Page extract:
--- START ---
1x Microcool PLL Chipsink for two chips that get so hot, covers them well, maybe .5mm of the very edge of the chips is not under the sink base.....not enough to matter at all

applied with Arctic Silver Thermal Adhesive

excellent results, draws away massive amounts of heat, the Mosfet cooling was more because i can, they dont get nearly as hot, the two in the middle of the card get hotter than the two towards the top edge of the card, but a cooler running chip is a happier chip

and by the way, the two chips that do get so hot are of the exact same height on my card.....were on the card before too, same card model/brand, but this probably varies from time to time depending on how the machines in the fab were running and set up that day



of course, GPU and memory fully sinked and cooled very very well, haven't even seen above 58*c fully loaded with anything you want for as long as you want, this thing is amazing, idles 38*c, 80x15mm fan has been flipped to pull heat up and away from the card, additional 80x25mm fan screded to heatsink face pulling cool air up into it

 
nobody_here said:
2x OCZ BGA Aluminum sinks for four Mosfets (got two from a guy on some forums shipped for $1)

1x Microcool PLL Chipsink for two chips that get so hot, covers them well, maybe .5mm of the very edge of the chips is not under the sink base.....not enough to matter at all

applied with Arctic Silver Thermal Adhesive

excellent results, draws away massive amounts of heat, the Mosfet cooling was more because i can, they dont get nearly as hot, the two in the middle of the card get hotter than the two towards the top edge of the card, but a cooler running chip is a happier chip

and by the way, the two chips that do get so hot are of the exact same height on my card.....were on the card before too, same card model/brand, but this probably varies from time to time depending on how the machines in the fab were running and set up that day



of course, GPU and memory fully sinked and cooled very very well, haven't even seen above 58*c fully loaded with anything you want for as long as you want, this thing is amazing, idles 38*c, 80x15mm fan has been flipped to pull heat up and away from the card, additional 80x25mm fan screded to heatsink face pulling cool air up into it

Yeah I was gonna ask about those two being the same height, as your sink wasn't slanted.. that one you've got on those two (the microcool heatsink) looks kinda nice, wish mine were the same height so I could use it :)
--- END ---
Questions:
1 – According to the cooling post, why was the 80x15mm fan flipped?
2 – Print, word for word, the part of the cooling post that opens with the words "Yeah I was gonna" and closes with "could use it :)".

Stored entries:
--- START ---
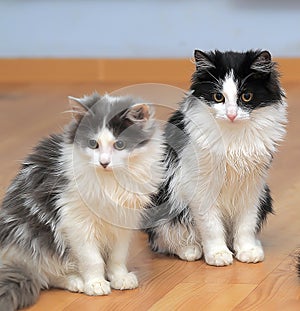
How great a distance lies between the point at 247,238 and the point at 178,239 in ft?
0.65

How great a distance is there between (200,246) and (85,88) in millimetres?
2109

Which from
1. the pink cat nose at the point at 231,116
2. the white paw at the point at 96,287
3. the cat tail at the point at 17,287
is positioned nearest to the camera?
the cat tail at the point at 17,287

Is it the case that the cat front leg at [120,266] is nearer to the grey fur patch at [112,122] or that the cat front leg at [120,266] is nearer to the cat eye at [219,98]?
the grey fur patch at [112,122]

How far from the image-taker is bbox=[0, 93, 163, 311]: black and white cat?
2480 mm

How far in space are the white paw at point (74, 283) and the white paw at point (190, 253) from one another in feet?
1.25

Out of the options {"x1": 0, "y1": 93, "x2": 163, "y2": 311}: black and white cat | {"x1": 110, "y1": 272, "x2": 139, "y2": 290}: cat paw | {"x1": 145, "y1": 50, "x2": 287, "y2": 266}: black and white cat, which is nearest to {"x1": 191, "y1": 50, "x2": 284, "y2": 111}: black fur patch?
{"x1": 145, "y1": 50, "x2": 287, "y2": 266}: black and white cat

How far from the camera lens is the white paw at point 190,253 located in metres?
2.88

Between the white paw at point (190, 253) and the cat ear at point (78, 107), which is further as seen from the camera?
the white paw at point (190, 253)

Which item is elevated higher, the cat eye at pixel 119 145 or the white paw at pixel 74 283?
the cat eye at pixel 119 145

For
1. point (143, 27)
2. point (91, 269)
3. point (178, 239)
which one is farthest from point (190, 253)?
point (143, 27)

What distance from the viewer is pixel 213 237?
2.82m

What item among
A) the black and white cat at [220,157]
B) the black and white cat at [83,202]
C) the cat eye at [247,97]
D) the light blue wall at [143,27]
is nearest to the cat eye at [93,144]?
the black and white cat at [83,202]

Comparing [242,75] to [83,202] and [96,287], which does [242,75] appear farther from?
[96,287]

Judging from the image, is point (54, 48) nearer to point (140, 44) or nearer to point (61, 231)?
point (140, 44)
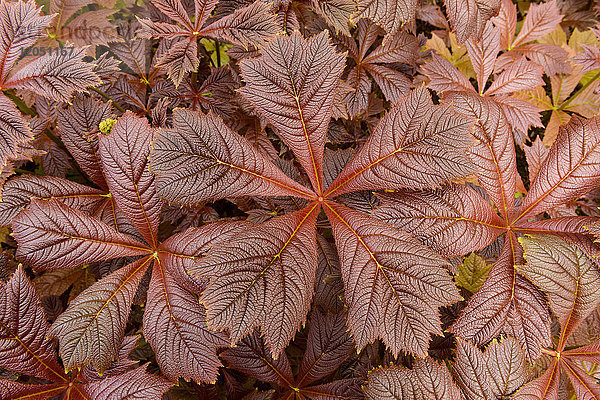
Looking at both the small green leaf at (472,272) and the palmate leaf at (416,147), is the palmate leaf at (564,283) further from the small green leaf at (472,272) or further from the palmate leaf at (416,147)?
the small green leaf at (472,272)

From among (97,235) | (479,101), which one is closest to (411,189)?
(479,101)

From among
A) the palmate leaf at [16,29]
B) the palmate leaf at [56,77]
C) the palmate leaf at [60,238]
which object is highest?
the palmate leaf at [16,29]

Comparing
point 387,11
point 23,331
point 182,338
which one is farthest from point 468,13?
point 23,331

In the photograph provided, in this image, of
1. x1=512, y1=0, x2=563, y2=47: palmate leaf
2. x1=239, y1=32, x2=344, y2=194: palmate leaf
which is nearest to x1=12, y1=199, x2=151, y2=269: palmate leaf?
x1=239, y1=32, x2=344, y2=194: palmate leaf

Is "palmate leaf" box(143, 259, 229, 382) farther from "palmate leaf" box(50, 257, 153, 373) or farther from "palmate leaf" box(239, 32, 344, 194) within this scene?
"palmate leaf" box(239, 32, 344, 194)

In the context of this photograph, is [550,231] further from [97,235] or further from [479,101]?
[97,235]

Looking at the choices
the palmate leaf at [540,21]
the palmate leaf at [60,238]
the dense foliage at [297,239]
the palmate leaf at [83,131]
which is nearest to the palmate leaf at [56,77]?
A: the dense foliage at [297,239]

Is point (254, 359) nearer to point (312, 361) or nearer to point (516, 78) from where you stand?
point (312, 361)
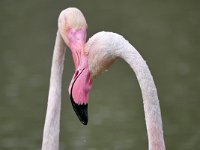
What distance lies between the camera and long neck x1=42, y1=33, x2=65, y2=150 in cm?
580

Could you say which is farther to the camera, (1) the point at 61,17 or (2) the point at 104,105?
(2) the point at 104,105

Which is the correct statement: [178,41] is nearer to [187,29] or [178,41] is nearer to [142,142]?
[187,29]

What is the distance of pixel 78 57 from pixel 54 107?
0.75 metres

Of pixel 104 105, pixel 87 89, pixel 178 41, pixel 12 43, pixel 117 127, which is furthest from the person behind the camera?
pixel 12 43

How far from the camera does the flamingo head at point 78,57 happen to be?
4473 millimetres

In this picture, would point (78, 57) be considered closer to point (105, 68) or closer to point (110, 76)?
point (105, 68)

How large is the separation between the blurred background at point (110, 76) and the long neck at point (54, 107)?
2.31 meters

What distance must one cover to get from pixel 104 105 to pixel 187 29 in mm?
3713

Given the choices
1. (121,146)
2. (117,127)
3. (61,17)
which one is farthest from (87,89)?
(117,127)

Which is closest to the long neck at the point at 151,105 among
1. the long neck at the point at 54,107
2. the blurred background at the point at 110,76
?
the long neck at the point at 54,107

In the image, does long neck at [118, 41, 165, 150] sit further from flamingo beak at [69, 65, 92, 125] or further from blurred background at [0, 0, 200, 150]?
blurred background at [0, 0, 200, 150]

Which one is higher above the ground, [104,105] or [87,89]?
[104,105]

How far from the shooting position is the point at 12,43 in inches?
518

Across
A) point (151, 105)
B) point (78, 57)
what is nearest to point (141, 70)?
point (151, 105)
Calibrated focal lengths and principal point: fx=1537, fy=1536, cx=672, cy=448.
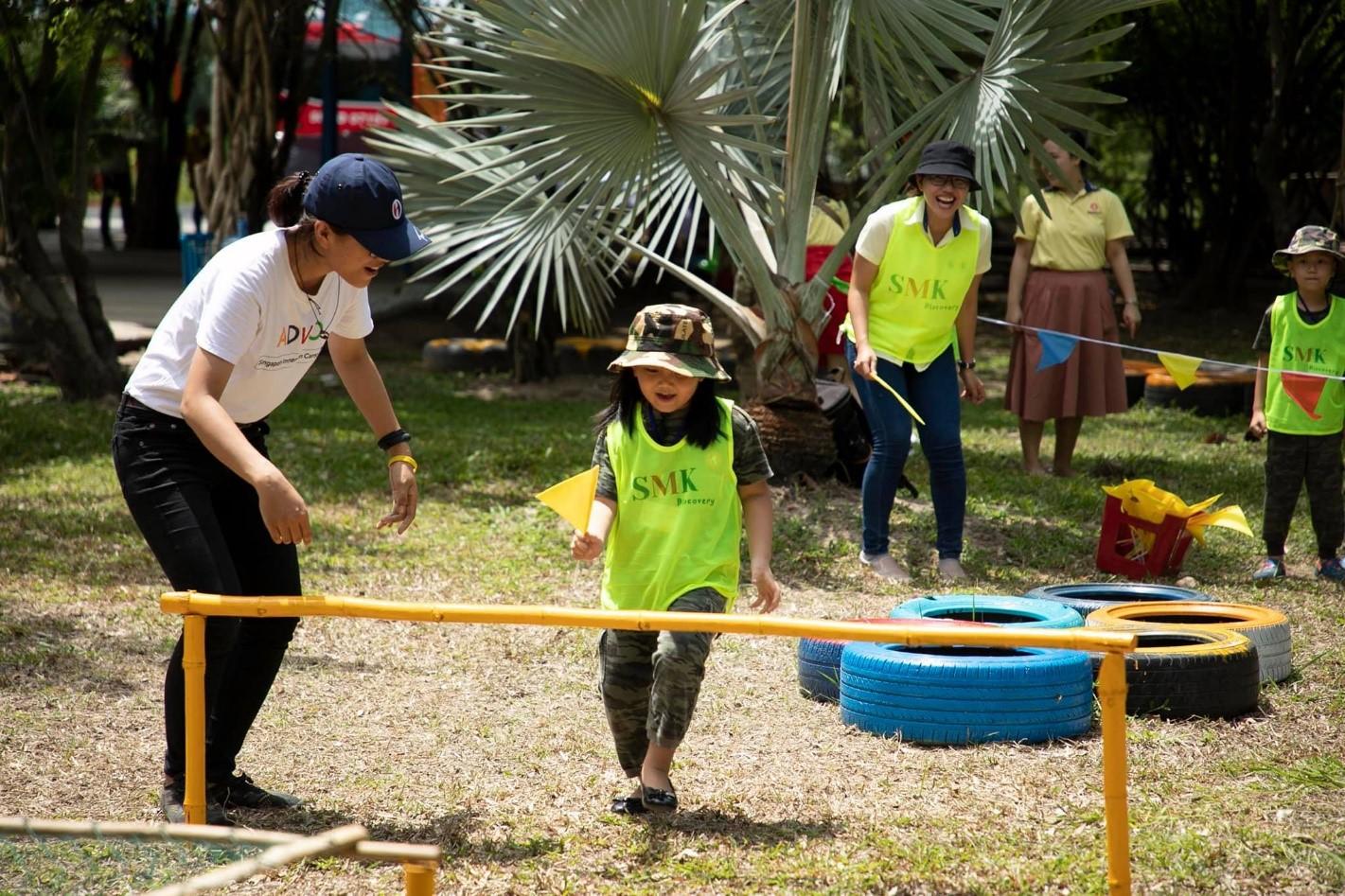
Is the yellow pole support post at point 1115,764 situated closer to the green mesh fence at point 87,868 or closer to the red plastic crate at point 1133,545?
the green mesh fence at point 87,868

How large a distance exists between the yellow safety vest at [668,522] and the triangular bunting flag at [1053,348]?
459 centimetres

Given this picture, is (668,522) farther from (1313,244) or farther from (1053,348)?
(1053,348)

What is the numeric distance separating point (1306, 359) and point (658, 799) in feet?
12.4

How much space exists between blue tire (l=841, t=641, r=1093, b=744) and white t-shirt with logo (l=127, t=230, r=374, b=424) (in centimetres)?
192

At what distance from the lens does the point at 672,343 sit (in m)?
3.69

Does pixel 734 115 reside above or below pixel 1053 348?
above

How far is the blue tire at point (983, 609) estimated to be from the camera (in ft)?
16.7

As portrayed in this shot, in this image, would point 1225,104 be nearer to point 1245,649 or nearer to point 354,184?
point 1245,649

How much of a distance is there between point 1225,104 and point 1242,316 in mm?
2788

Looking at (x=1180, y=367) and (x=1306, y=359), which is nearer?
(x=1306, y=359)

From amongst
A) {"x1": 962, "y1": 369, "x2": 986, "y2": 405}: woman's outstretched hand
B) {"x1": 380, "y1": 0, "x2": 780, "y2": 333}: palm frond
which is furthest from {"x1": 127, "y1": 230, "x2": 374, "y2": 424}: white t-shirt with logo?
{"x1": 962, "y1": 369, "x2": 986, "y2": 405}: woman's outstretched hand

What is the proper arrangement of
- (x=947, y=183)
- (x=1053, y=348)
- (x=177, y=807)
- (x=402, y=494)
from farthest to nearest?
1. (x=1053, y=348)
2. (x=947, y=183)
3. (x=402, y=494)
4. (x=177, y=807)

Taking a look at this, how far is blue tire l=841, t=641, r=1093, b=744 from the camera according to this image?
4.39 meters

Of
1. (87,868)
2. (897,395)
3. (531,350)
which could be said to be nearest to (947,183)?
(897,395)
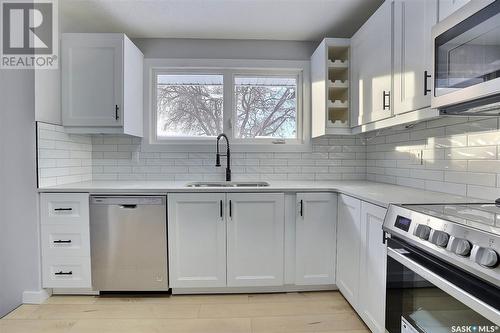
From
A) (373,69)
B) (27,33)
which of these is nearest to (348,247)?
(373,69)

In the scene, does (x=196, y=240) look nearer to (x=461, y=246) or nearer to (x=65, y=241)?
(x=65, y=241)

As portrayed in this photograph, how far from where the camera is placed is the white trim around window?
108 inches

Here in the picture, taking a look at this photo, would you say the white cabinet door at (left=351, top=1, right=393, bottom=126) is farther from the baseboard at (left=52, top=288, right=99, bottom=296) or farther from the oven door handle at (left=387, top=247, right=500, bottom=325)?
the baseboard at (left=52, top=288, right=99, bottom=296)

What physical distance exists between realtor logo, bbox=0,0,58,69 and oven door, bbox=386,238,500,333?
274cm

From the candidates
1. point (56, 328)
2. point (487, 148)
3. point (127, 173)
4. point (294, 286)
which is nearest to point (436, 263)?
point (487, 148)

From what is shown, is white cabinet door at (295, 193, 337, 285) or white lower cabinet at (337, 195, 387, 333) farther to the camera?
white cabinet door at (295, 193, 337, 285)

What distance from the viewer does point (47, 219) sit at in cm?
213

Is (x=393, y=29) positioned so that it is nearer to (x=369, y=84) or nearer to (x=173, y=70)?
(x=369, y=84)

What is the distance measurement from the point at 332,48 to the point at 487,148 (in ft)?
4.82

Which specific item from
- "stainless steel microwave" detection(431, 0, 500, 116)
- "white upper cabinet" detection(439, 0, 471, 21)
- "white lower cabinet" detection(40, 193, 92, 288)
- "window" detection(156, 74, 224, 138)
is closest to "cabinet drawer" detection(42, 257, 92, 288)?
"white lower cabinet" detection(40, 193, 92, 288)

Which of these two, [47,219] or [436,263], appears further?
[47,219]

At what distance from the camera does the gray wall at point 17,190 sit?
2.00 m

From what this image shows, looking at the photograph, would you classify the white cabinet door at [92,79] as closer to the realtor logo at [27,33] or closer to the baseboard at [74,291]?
--- END ---
Answers for the exercise:
1 – It was flipped so that it pulls heat up and away from the card.

2 –
Yeah I was gonna ask about those two being the same height, as your sink wasn't slanted.. that one you've got on those two (the microcool heatsink) looks kinda nice, wish mine were the same height so I could use it :)